• Record set:
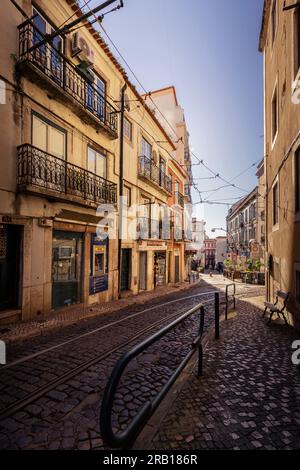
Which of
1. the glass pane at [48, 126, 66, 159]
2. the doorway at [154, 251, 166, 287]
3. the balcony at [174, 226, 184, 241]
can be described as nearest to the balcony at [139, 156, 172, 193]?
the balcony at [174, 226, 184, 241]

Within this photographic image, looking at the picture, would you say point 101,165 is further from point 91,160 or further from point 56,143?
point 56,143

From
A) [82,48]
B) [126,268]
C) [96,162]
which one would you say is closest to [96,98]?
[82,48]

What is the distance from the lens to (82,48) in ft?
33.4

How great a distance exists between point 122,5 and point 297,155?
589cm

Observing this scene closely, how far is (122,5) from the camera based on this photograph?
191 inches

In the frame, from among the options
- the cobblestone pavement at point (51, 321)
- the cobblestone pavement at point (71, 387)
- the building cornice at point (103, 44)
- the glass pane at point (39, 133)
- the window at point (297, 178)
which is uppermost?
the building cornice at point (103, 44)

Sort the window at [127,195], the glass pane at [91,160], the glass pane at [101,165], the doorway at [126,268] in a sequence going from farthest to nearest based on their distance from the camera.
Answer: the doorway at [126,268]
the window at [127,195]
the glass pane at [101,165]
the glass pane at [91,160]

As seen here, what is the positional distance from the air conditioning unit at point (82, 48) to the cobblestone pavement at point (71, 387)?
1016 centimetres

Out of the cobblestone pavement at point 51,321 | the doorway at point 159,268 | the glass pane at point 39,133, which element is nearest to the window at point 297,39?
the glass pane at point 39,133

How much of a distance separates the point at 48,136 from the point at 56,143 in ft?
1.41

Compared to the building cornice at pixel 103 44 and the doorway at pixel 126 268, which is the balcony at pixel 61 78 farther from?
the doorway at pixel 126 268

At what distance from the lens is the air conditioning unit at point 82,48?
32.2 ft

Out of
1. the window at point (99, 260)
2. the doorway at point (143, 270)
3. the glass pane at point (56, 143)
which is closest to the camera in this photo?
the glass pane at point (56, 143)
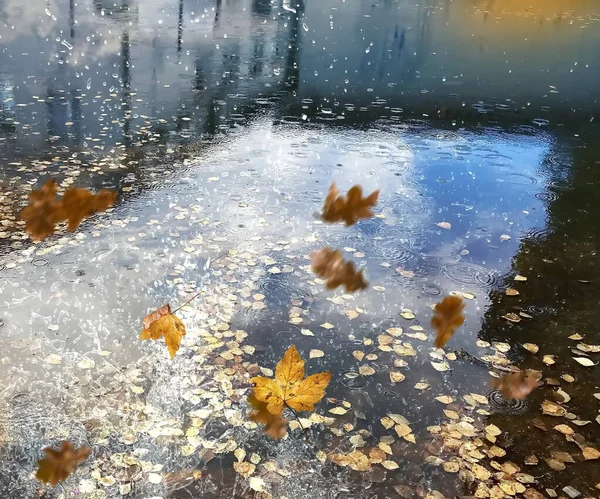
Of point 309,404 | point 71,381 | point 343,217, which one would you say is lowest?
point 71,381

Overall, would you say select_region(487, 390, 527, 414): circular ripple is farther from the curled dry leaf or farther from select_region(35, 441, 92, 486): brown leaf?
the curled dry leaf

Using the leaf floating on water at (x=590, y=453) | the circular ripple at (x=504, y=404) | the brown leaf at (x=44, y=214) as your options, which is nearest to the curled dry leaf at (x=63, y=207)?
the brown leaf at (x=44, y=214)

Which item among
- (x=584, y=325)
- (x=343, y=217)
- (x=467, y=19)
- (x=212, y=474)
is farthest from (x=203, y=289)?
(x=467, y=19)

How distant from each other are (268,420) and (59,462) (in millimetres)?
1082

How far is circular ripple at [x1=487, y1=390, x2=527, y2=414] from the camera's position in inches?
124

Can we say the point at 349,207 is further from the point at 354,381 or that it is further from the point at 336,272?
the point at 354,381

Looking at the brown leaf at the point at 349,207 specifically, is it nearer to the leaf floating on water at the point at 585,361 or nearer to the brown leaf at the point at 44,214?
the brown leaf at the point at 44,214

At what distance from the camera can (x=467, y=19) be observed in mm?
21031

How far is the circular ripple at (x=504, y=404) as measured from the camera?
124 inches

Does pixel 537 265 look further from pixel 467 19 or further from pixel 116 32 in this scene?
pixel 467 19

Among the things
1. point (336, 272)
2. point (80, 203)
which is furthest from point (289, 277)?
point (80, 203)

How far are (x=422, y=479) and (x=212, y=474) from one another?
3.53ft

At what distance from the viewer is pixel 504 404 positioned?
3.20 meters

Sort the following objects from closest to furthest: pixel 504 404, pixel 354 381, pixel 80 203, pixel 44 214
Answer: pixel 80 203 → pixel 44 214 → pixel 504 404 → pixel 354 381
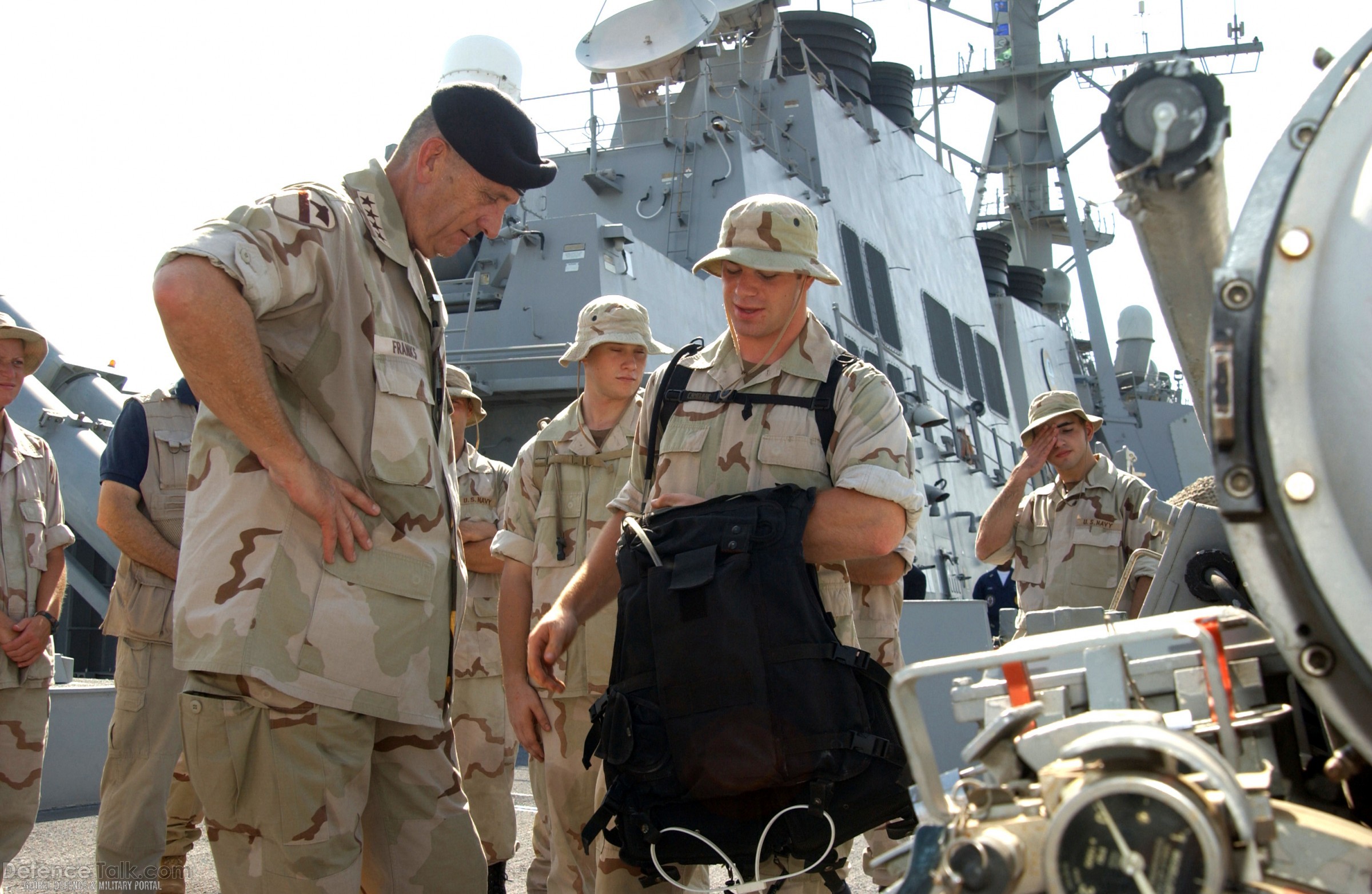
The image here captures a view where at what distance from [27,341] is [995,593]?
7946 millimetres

• Task instructions: Present every line of all the items above as a numbered list. Skip blank lines and leave out the pictures.

• Written solution:
1. Which of
2. 1. the glass pane at [48, 126, 66, 159]
3. 2. the doorway at [154, 251, 166, 287]
4. 3. the balcony at [174, 226, 184, 241]
5. can be described as nearest to the balcony at [139, 156, 172, 193]?
6. the balcony at [174, 226, 184, 241]
7. Within this photographic image, looking at the picture, would you say point 101,165 is further from point 91,160 or further from point 56,143?
8. point 56,143
9. From
10. A) [82,48]
11. B) [126,268]
12. C) [96,162]
13. which one would you say is closest to [96,98]?
14. [82,48]
15. What is the distance from the lens to (82,48) in ft?
16. 33.4
17. How great a distance exists between point 122,5 and point 297,155?
18. 589cm
19. Observing this scene closely, how far is (122,5) from the camera based on this photograph?
20. 191 inches
21. In the frame, from among the options
22. - the cobblestone pavement at point (51, 321)
23. - the cobblestone pavement at point (71, 387)
24. - the building cornice at point (103, 44)
25. - the glass pane at point (39, 133)
26. - the window at point (297, 178)
27. which is uppermost?
28. the building cornice at point (103, 44)
29. Sort the window at [127,195], the glass pane at [91,160], the glass pane at [101,165], the doorway at [126,268] in a sequence going from farthest to nearest based on their distance from the camera.
30. Answer: the doorway at [126,268]
31. the window at [127,195]
32. the glass pane at [101,165]
33. the glass pane at [91,160]
34. As seen here, what is the positional distance from the air conditioning unit at point (82, 48) to the cobblestone pavement at point (71, 387)?
35. 1016 centimetres
36. Out of the cobblestone pavement at point 51,321 | the doorway at point 159,268 | the glass pane at point 39,133, which element is nearest to the window at point 297,39?
37. the glass pane at point 39,133
38. How much of a distance separates the point at 48,136 from the point at 56,143 in ft?
39. 1.41
40. Compared to the building cornice at pixel 103 44 and the doorway at pixel 126 268, which is the balcony at pixel 61 78 farther from?
41. the doorway at pixel 126 268
42. At what distance from the lens is the air conditioning unit at point 82,48?
43. 32.2 ft
44. Out of
45. 1. the window at point (99, 260)
46. 2. the doorway at point (143, 270)
47. 3. the glass pane at point (56, 143)
48. which is closest to the camera in this photo?
49. the glass pane at point (56, 143)
50. Of point 309,404 | point 71,381 | point 343,217, which one would you say is lowest?
51. point 71,381
52. Overall, would you say select_region(487, 390, 527, 414): circular ripple is farther from the curled dry leaf or farther from select_region(35, 441, 92, 486): brown leaf?
53. the curled dry leaf
54. Using the leaf floating on water at (x=590, y=453) | the circular ripple at (x=504, y=404) | the brown leaf at (x=44, y=214) as your options, which is nearest to the curled dry leaf at (x=63, y=207)?
55. the brown leaf at (x=44, y=214)
56. Which item among
57. - (x=584, y=325)
58. - (x=343, y=217)
59. - (x=467, y=19)
60. - (x=212, y=474)
61. is farthest from (x=203, y=289)?
62. (x=467, y=19)
63. How distant from each other are (268,420) and (59,462) (in millimetres)?
64. 1082
65. How far is circular ripple at [x1=487, y1=390, x2=527, y2=414] from the camera's position in inches?
66. 124
67. Can we say the point at 349,207 is further from the point at 354,381 or that it is further from the point at 336,272?
68. the point at 354,381
69. Looking at the brown leaf at the point at 349,207 specifically, is it nearer to the leaf floating on water at the point at 585,361 or nearer to the brown leaf at the point at 44,214?
70. the brown leaf at the point at 44,214
71. At what distance from the camera can (x=467, y=19) be observed in mm?
72. 21031
73. How far is the circular ripple at (x=504, y=404) as measured from the camera?
74. 124 inches
75. Does pixel 537 265 look further from pixel 467 19 or further from pixel 116 32 in this scene?
76. pixel 467 19
77. Among the things
78. 1. point (336, 272)
79. 2. point (80, 203)
80. which is furthest from point (289, 277)?
81. point (80, 203)
82. How far are (x=422, y=479) and (x=212, y=474) from one another?
83. 3.53ft
84. At what distance from the viewer is pixel 504 404 positioned?
85. 3.20 meters
86. Sort the following objects from closest to furthest: pixel 504 404, pixel 354 381, pixel 80 203, pixel 44 214
87. Answer: pixel 80 203 → pixel 44 214 → pixel 504 404 → pixel 354 381
88. The image here captures a view where at what distance from [27,341] is [995,593]?
89. 7946 millimetres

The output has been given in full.